Kids, lately, are hard.  They fight...A LOT.  They cry, they whine, they make bad choices, they make big messes, and they challenge me beyond what I feel like I'm capable of.  I'm not sure what's changed, but it definitely feels like things have been worse lately and I've struggled a lot in finding the joy in motherhood when everything feels like this.  I know there's joy to be had, I just have to let it grow stronger and taller than the "weeds".
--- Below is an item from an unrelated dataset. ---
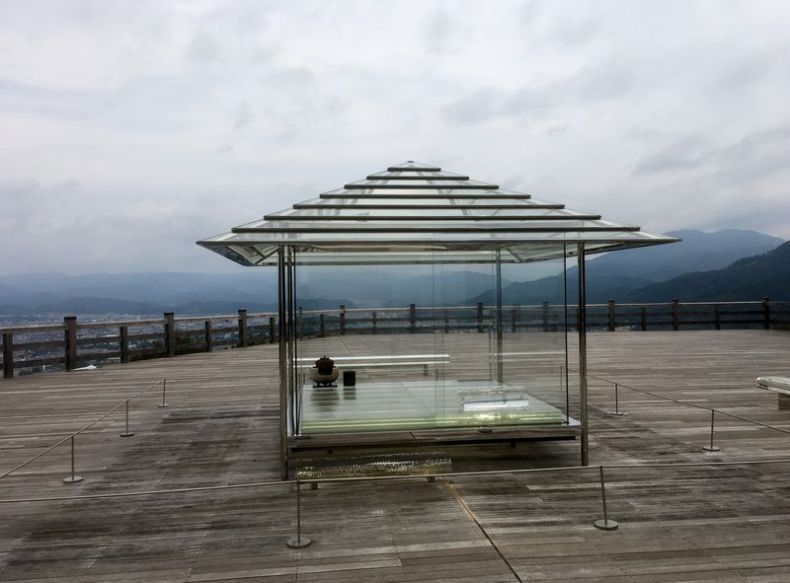 This image has an empty alt attribute; its file name is glass-tea-house.jpg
The fact of the matter is, I'm good with messy and I like things a little wild.  I don't do neat and orderly, no matter how much I think I want to--it's just not me.  And maybe it's not my kids either.  Maybe I'm pushing us all to be things we aren't.  Maybe it's okay if they're loud, or if all their clothes are either stained or ripped, or they make huge messes because they are thinking huge creative things.  Maybe they need more "fun mom" and less "clean the house mom".  More one on one listening time, and less nagging time.  I don't know, I'm just thinking out loud here.  Doing a little mental "weeding" if you will.  How does a mom to spirited kids let them be spirited without giong crazy?  How do you direct them in the right ways wihtout controlling them and squashing their spirits?  These are the things I pray about constantly, but I still don't have the answers.  Writing about it sure helps though, and remembering that its okay to not be perfect.  In fact, its okay to be very far from perfect as long as my intentions are good.

So here I sit, with two weed patches on my hands, one literal and one metaphorical. I might just have to give up on one of those weed patches for now and let the weeds take over, so that I can give my attention to the other weed patch.

But that's okay, I can always get my produce from the store.